For the readers who are not familiar with sociocracy, the basic tools of Sociocracy are:

  1. Consent decision-making. Policy decisions are made by consent, which differs slightly from consensus. In consensus, everyone is trying to find agreement, often trying to find comon ground for their preferred outcome. In consent, we shift our energy towards finding common ground that is safe to try and that no member has an objection to.
  2. Small group mandate: All members of a governing body are organized in circles. Those circles have full authority in their domain. All decisions are made on the most local level possible.
  3. Linked circles: Whenever there are two related circles, two members will be full members of both circles. That way, information can flow easily and no group can over-power the other.

All decisions in Sociocracy are dynamic, including the organizational structure.
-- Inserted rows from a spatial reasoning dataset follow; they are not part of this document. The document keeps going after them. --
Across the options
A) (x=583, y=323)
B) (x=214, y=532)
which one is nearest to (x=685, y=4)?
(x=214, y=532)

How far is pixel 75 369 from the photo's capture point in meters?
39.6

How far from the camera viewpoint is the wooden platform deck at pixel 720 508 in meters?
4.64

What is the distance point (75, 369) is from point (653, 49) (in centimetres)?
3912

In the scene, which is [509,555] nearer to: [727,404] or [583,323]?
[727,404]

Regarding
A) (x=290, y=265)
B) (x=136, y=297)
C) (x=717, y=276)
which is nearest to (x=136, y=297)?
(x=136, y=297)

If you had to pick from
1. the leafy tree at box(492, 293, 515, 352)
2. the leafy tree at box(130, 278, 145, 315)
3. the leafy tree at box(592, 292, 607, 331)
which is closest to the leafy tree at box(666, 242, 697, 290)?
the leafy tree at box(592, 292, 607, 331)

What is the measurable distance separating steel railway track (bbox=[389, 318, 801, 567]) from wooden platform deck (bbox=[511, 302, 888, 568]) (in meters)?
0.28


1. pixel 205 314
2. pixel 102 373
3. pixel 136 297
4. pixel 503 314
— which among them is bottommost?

Inviting feedback, revision and adaptation are part of a sociocratic, living organization. These tools and principles create an inclusive, learning organization that can respond fast because decisions are made locally.

Comparing the Ostrom principles and Sociocratic practice

Back to the commons: what makes a sustainable governance of a CPR (Common Pool Resource) successful? The Ostrom principles are distilled features of successful management of common goods. We list each one below, adding our comments of how sociocracy implements those principles.
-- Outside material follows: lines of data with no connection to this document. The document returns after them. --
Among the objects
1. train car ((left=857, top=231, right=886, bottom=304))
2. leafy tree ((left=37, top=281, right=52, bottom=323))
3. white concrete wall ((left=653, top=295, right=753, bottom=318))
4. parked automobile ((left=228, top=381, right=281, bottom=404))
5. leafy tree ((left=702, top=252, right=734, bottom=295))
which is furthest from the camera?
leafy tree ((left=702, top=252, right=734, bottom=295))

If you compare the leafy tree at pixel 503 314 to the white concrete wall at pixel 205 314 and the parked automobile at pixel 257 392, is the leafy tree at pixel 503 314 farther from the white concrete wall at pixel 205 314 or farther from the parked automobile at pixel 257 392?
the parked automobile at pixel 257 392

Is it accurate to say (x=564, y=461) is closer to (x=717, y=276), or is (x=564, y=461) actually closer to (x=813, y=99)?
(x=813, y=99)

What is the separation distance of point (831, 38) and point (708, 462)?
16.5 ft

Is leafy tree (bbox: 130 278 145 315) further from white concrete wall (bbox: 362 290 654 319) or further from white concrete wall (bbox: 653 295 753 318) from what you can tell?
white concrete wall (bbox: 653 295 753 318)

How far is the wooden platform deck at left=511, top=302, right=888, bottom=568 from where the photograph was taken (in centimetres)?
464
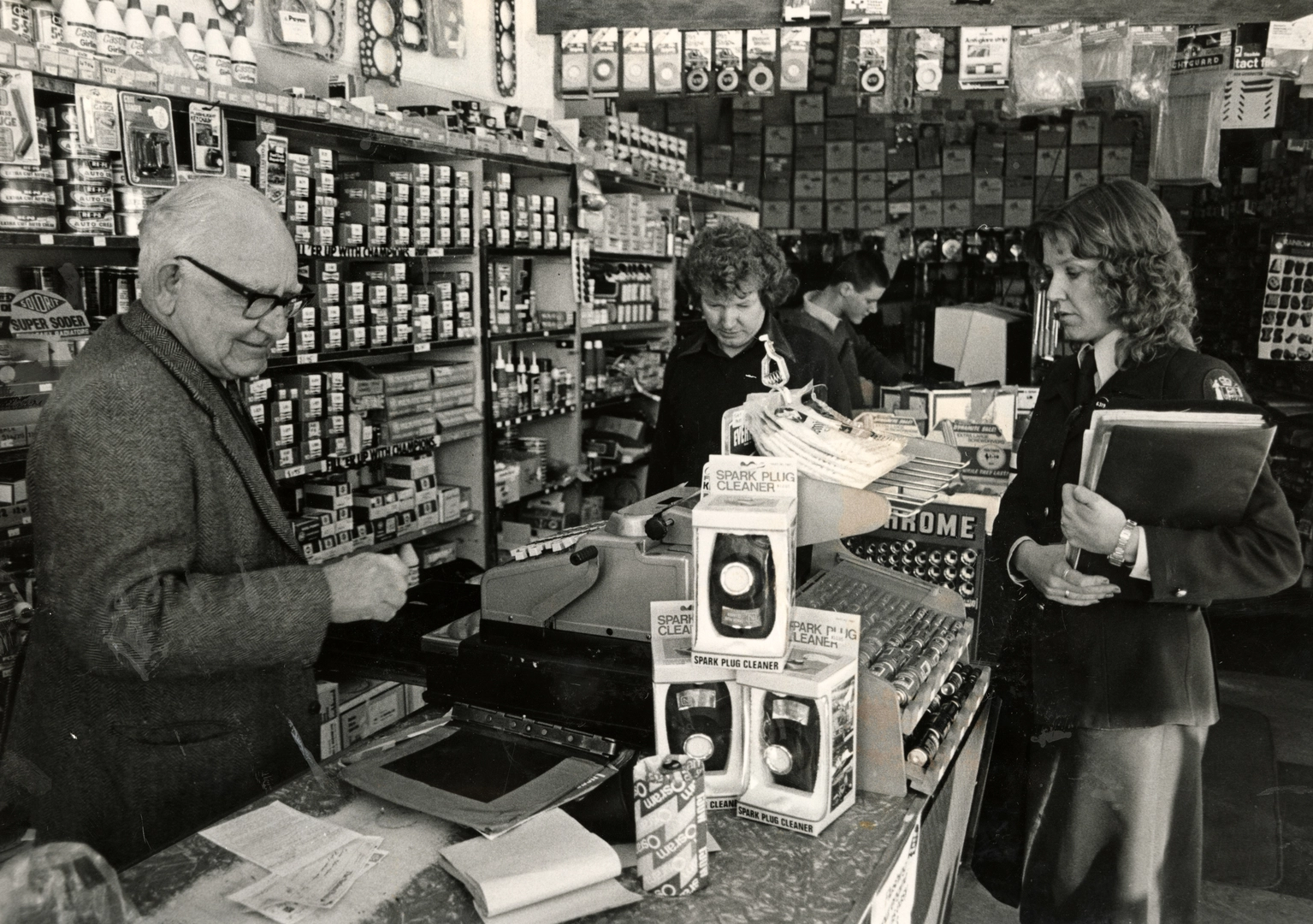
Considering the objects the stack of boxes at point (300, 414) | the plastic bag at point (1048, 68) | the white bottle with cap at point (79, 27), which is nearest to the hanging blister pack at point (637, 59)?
the plastic bag at point (1048, 68)

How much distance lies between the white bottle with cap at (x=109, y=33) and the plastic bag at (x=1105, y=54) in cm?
419

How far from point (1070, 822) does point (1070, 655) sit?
40cm

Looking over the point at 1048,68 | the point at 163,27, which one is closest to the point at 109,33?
the point at 163,27

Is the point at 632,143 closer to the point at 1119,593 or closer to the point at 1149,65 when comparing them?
the point at 1149,65

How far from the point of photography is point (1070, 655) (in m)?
2.20

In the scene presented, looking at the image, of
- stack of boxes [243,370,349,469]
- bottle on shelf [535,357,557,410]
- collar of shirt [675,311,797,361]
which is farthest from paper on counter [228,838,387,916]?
bottle on shelf [535,357,557,410]

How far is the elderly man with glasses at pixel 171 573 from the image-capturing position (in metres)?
1.71

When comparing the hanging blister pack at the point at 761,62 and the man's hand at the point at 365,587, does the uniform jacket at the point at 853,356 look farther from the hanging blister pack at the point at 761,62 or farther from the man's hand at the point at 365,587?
the man's hand at the point at 365,587

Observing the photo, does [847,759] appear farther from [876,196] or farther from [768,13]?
[876,196]

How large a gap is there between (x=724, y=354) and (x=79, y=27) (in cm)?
211

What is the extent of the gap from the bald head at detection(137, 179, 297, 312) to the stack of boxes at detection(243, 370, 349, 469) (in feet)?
5.15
For illustration — and for fun! — we will explore how the principles and how sociocracy applies to an example application: an office fridge. Office fridges are tangible examples of CPR: everyone in the office has access but (typicall) no single individual or group owns the fridge: an office fridge is a common good. It gets even more interesting: even if the office itself is run very hierarchically, oftentimes, this does not carry over to the office fridge. The employees’ needs around food don’t depend on their rank in the organization. Office fridges are islands of equality and thus an interesting case to look at — and all the good and the bad, the pretty and the ugly that can happen with CPR is familiar to many people who have ever shared a fridge!

To read the rest of this article, please visit: Medium

Ostrom Principle 1: Clearly defined boundaries

The first principle of successful CPR management points to the clear definition of what the CPR entails and who/what is outside of the boundaries of the CPR. In the example of an office fridge, that means, in order to successfully run an office fridge, we have to know who puts their stuff in there and who doesn’t. (On the flipside, can you imagine what happens if lots of short-term interns leave their food in the fridge?!)
In Sociocracy, boundary-setting is captured by membership — circle membership (and membership of the organization) has to be defined. In a circle that is open to walk-ins, progress can be too easily undone by last-minute objections by people who have not been part of the process leading up to a decision and throw a monkey-wrench into the decision-making process. Most volunteer groups have experience with that. Sociocracy protects decision-making groups and keeps them functionable by requiring defined membership. Of course, guests who are not members of a circle will be welcomed and heard. However, they will not have consent rights. Every circle has clearly defined domain and aim, therefore the question of authority and of membership is addressed in the same way Ostrom observed for successful shepardship of CPR.